Çözüm önerisi için mültecilik statüsünün verilmesinin gerekli olduğunun altını çizen Örgel, “Amacımız toplumsal entegrasyon olmalı. Kendi geçimlerinin yardım almadan sağlayacak duruma gelmelerini sağlamamız lazım. Kadınların entegrasyonu daha zor, erkekler çalışıyor ve toplum içine giriyorlar kadınlar ise eve kapanıyor ve savunmacı bir izolasyona çekiliyorlar. Kadınların entegre edilmesi bu yüzden önemli. Dil kursları ve meslek edindirme kursları önemli. AB finansmanı ile Göçmen Sağlık Merkezleri açıldı. Burada Suriyeli hekimlerden sağlık hizmeti alabiliyorlar. Fakat sayıları yetersiz. Bu hizmetler ASM’lere dağıtılabilir.” diye konuştu.

AB Türkiye İlişkilerinde Temel Mesele: Mülteciler

Av. Abdulhalim Yılmaz da, hak ihlallerine karşı en dezavantajı kesimin mülteciler olduğunu belirtti.  Zorunlu nedenlerle göç eden herkesin mülteci olarak kabul edilmesi gerektiğini belirten Yılmaz, “3 milyon kadar insan kayıtlı, yaklaşık beş milyon kadar insan olduğu söyleniyor. Bunlardan sadece 70 bini Zorunlu nedenlerle göç etmiş herkes “mülteci” kabul edilmeli. Türkiye Cumhuriyet Cenevre Mülteci Sözleşmesine taraf, işi mevzuata boğmamak lazım. Bu insanlara, sözleşmeye konulan coğrafi şerhten, mültecilik hakkı verilmiyor. “ Misafir” kavramı ilk defa Rus-Çeçen savaşında Türkiye’ye sığınan 1000-1500 Çeçen için kullanılmıştı. Misafir gelir ve gider.

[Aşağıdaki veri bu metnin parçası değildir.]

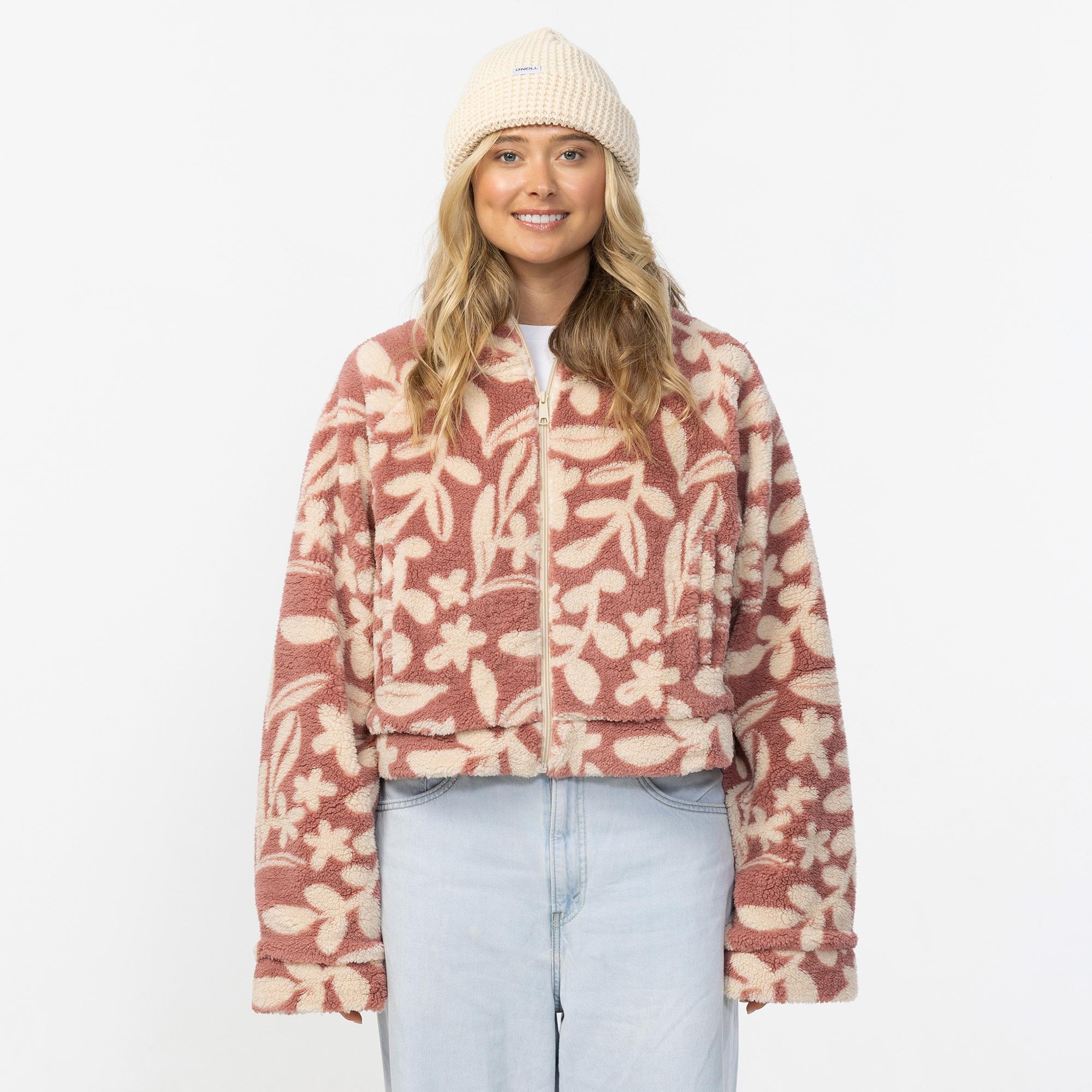 Women's Rori Jacket - Sand Floral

Kulağa hoş geliyor ama meselenin hukuki kısmını örtmek için kullanılan bir kavram. Devlet bu kelimeyi kullanmasının bir diğer nedeni de Uluslararası ilişkiler. Böyle bir belirsizlik içinde göçmenler çalışma izni alamıyorlar, oturma izni alamıyorlar. Kaçaklığa mahkûm ediliyorlar.” dedi.

Türkiye’nin ekonomik yapısının mültecilerin geldiği ülkelere göre daha iyi ve tercih edilebilir olduğunun belirtilmesi gerektiğini ifade eden Yılmaz, ” Bu insanlar kalacak yer, yiyecek ve evlerine para gönderebilecekleri bir iş arıyorlar. Devlet bu durumu görmezden gelmemeli, bu insanlar bu ülkeye değer kazandırıyor. Hiçbir düzenleme yapılmazsa kazanan sadece sermayedarlar olacak. Devletler hiç kimseyi ölüm riski ya da işkence riski olan yerlere geri gönderemez. AİHM’nin emsal kararları var. Fakat İstanbul’da kayıtlı olmasına rağmen geri gönderilen Suriyeliler mevcut. Konuyu “güvenlikçi” bir mantıkla değil “insan hakları” temelinde ele almalıyız. Olması gereken gerçekleri kabul etmek. İnsanlar Hz. Adem’den beri göç ediyorlar. Buna bağlı politikalar üretilmeli. Mültecilerin potansiyeli de karşılıklı fayda esasıyla değerlendirilebilir.” diye konuştu.